加熱式タバコ(アイコス)の実態とは?!

こんにちは!宇都宮市みろ歯科、歯科衛生士の中島です。
最近、健康志向や環境への考慮などのためか、禁煙する人や飲食店での全席禁煙が増えてきたように感じてます。
また、誰もが一度は聞いたことがあるでしょう「アイコス」などの加熱式タバコユーザーはここ2年間で10倍以上に増えたと言われています。
では、加熱式タバコは紙巻タバコよりも身体に害が無いものなのでしょうか?違いはなんだと思いますか?…というわけで、今回はタバコについて書いてみたいと思います(^o^)
加熱式タバコと紙巻きタバコとの違いとは?
紙巻きタバコとの大きな違いは「水蒸気(エアロゾル)」を吸うことです。

* **課題一覧**
**A)** 加熱式タバコの記事から、「最近、健康志向や環境への考慮」を含む語句から書き始め、「加熱式タバコと紙巻きタバコとの違いとは?」で終わる部分を一字一句そのまま書き写してください。
**B)** 加熱式タバコの記事によると、ここ2年間で加熱式タバコのユーザーはどれほど増えたと言われていますか。
**C)** 加熱式タバコの記事を、最後の文の後から続けて書き進めてください。
リストの内容はこの作業では使いません。

* **データセット一覧**
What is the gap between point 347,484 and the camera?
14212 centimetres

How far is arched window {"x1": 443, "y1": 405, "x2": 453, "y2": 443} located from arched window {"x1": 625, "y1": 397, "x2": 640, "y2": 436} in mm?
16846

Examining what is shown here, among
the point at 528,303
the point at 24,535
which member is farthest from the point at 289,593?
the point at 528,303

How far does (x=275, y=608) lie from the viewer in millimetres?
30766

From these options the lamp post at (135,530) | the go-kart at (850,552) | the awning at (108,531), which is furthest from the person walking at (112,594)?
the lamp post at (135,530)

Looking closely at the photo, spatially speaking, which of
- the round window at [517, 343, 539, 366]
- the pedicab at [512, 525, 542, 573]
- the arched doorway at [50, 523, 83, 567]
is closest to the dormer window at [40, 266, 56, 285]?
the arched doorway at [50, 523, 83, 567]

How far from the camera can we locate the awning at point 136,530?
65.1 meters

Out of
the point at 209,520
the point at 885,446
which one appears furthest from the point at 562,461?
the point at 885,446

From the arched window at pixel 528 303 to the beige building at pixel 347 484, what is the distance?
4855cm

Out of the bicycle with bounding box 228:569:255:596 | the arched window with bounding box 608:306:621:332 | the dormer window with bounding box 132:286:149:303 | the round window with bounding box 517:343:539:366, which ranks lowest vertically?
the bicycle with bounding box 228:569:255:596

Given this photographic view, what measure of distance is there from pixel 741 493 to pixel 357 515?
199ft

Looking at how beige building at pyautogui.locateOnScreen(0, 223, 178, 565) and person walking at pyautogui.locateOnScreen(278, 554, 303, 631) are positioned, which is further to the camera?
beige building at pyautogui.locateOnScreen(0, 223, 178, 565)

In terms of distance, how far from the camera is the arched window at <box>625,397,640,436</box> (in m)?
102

* **課題の解答**
**A)**
最近、健康志向や環境への考慮などのためか、禁煙する人や飲食店での全席禁煙が増えてきたように感じてます。
また、誰もが一度は聞いたことがあるでしょう「アイコス」などの加熱式タバコユーザーはここ2年間で10倍以上に増えたと言われています。
では、加熱式タバコは紙巻タバコよりも身体に害が無いものなのでしょうか?違いはなんだと思いますか?…というわけで、今回はタバコについて書いてみたいと思います(^o^)
加熱式タバコと紙巻きタバコとの違いとは?

**B)** 10倍以上に増えたと言われています。

**C)**
タバコはに含ませたグリセリン類によって蒸気を発生させて煙の代替とします。
紙巻タバコ同様、タバコ葉が用いられますが直接タバコ葉に火をつけるのではなく熱を加えてニコチンを発生させて吸引します。
一方、電子タバコはタバコ葉ではなくニコチンなどの入ったリキッド(溶液)を加熱してミスト化(気化)させ、その蒸気を吸引するものです。
日本製の電子タバコは紙巻タバコや加熱式タバコと異なり、ニコチンが含まれていません。薬事法で日本製の電子タバコにはニコチンを含むことを禁止しています。
「加熱式たばこ=禁煙」ではありません。

禁煙のステップとして、紙巻きタバコから加熱式タバコへ切り替える方も多いでしょう。しかし先述の通り、どの加熱式タバコにもニコチン依存症の本体であるニコチンが混入されています。つまりニコチンの影響は紙巻きタバコと同じです。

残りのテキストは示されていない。